Even as the retreat is occurring, it is truly amazing that millions and millions of people, in one of the richest countries in the world, with education institutions to die for, and unlimited research resources , could be fooled into thinking they have depression and a “chemical imbalance” because they have low levels of serotonin. As a matter of fact, starting in the 1990s—this was the case, despite research findings that levels of the neurotransmitter serotonin were unrelated to depression. How was it then that the American people, in particular, could be so duped? “Enter effective television commercials for antidepressents, portraying depression as caused by this “chemical imbalance”, and stating that antidepressants such as Prozac, Zoloft, Paxil, and other selective serotonin reuptake inhibitors (SSRIs), were the cure.”

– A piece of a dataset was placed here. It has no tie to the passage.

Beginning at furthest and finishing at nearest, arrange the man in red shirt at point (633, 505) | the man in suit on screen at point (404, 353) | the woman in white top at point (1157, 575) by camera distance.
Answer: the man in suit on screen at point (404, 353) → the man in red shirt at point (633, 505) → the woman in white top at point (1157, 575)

During the past three years the global pharmaceutical industry has significantly decreased its investment in new treatments for depression, bipolar disorder, schizophrenia, and other psychiatric disorders.1 Some large companies, such as GlaxoSmithKline, have closed their psychiatric laboratories entirely. Others, such as Pfizer, have markedly decreased the size of their research programs. Yet others, such as AstraZeneca, have brought their internal research to a close and are experimenting with external collaborations on a smaller scale.

Psychiatric Drug Development: Diagnosing a Crisis


“ A serotonin deficiency for depression has not been found.” Psychiatrist John Glenmullen, clinical instructor of psychiatry at Harvard Medical School in Prozac Backlash ( 2000).


“ I spent the first several years of my career doing full time research on brain serotonin metabolism, but I never saw any convincing evidence that any psychiatric disorder, including depression, results from a deficiency of brain serotonin. In fact we cannot measure brain serotonin levels in human beings so there is no way to test this theory. Some neuroscientists would question whether the theory is even viable, since the brain does not function in this way, as a hydraulic system.” Stanford psychiatrist David Burns, winner of the A.E. Bennett Award given for the Society for Biological Psychiatry , for his research on serotonin metabolism, when asked about the scientific status of the serotonin theory in 2003.


“Indeed no abnormality of serotonin in depression has ever been demonstrated.” Psychiatrist David Healy, former secretary for the British Association for Psychopharmacology and historian of the SSRI’s, Let Them Eat Prozac. (2004).

“We have hunted for big simple neurochemical explanations for psychiatric disorders and have not found them.” Psychiatrist Kenneth Kendler the coeditor-in-chief of Psychological Medicine, in a 2005 review article.